• EXCERPTED TEXT:
┌────────

Joe R. Jah Mon, 19 Feb 2001 16:15:02 -0800
On Mon, 19 Feb 2001, Geoff Hutchison wrote:

> Date: Mon, 19 Feb 2001 18:25:23 -0500 (EST)
> From: Geoff Hutchison <[EMAIL PROTECTED]>
> To: Gilles Detillieux <[EMAIL PROTECTED]>
> Cc: [EMAIL PROTECTED],
>     "ht://Dig mailing list" <[EMAIL PROTECTED]>
> Subject: Re: [htdig] 3.2.0b3 on BSDI, light at the end of tunnel;)
> 
> On Mon, 19 Feb 2001, Gilles Detillieux wrote:
> 
> > But what did lines 62 and 63 look like before?  It's perfectly valid to
> > start a line with "#", as long as the previous line wasn't an incomplete
> > definition ending with a "\" at the end of the line.  This is what we
> > need to know.  Was the code choking on valid syntax or not???
> 
> Or more to the point, can we get a copy of the config file that was
> causing problems? It's one thing if you can index and quite another if we
> have a bug that you exposed that needs to get fixed.

I just checked the original htdig.conf from the source tree.  It does not
have the problem.  When I first tried a 3.2.0bx I copied the conf file
from the source tree to the conf folder; I then appended my 3.1.5 conf
file to it.  Then I commented out duplicates, without meticulously placing
"#"'s at start of lines;( 
Any way, My bad;((  I have attached the corrected conf file just in case.

Regards,

Joe
-- 
     _/   _/_/_/       _/              ____________    __o
     _/   _/   _/      _/         ______________     _-\<,_
 _/  _/   _/_/_/   _/  _/                     ......(_)/ (_)
  _/_/ oe _/   _/.  _/_/ ah        [EMAIL PROTECTED]


#
# Example config file for ht://Dig.
#
# This configuration file is used by all the programs that make up ht://Dig.
# Please refer to the attribute reference manual for more details on what
# can be put into this file.  (http://www.htdig.org/confindex.html)
# Note that most attributes have very reasonable default values so you
# really only have to add attributes here if you want to change the defaults.
#
# What follows are some of the common attributes you might want to change.
#

#
# Specify where the database files need to go.  Make sure that there is
# plenty of free disk space available for the databases.  They can get
# pretty big.
#
# database_dir:         @DATABASE_DIR@

#
# This specifies the URL where the robot (htdig) will start.  You can specify
# multiple URLs here.  Just separate them by some whitespace.
# The example here will cause the ht://Dig homepage and related pages to be
# indexed.
# You could also index all the URLs in a file like so:
# start_url:           `${common_dir}/start.url`
#
# start_url:            http://www.htdig.org/

#
# This attribute limits the scope of the indexing process.  The default is to
# set it to the same as the start_url above.  This way only pages that are on
# the sites specified in the start_url attribute will be indexed and it will
# reject any URLs that go outside of those sites.
#
# Keep in mind that the value for this attribute is just a list of string
# patterns. As long as URLs contain at least one of the patterns it will be
# seen as part of the scope of the index.

└────────

• GIVEN TASK A: In the ht://Dig mailing list post, what does the config file's start_url attribute specify?

• MATERIAL TO PROCESS:
┌────────

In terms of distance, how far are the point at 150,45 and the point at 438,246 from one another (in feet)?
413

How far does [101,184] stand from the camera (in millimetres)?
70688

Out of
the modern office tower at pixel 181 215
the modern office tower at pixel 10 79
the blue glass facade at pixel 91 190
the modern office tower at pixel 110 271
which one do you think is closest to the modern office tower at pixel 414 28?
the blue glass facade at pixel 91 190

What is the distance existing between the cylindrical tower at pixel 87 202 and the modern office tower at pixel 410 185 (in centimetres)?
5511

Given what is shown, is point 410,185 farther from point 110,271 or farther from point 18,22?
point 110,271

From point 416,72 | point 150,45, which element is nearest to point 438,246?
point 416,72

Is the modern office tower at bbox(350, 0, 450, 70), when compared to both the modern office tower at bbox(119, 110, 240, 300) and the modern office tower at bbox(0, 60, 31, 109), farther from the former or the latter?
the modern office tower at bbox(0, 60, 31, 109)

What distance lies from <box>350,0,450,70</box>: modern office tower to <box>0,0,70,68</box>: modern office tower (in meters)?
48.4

└────────

• GIVEN TASK B: Swap "modern office tower" for "high-rise" in the entries, from the line with "What distance lies" up to and including the last line of the entries, and give those lines again with nothing else changed.

• TASK ANSWER A: The URL where the robot (htdig) will start.

• TASK ANSWER B:
What distance lies from <box>350,0,450,70</box>: high-rise to <box>0,0,70,68</box>: high-rise (in meters)?
48.4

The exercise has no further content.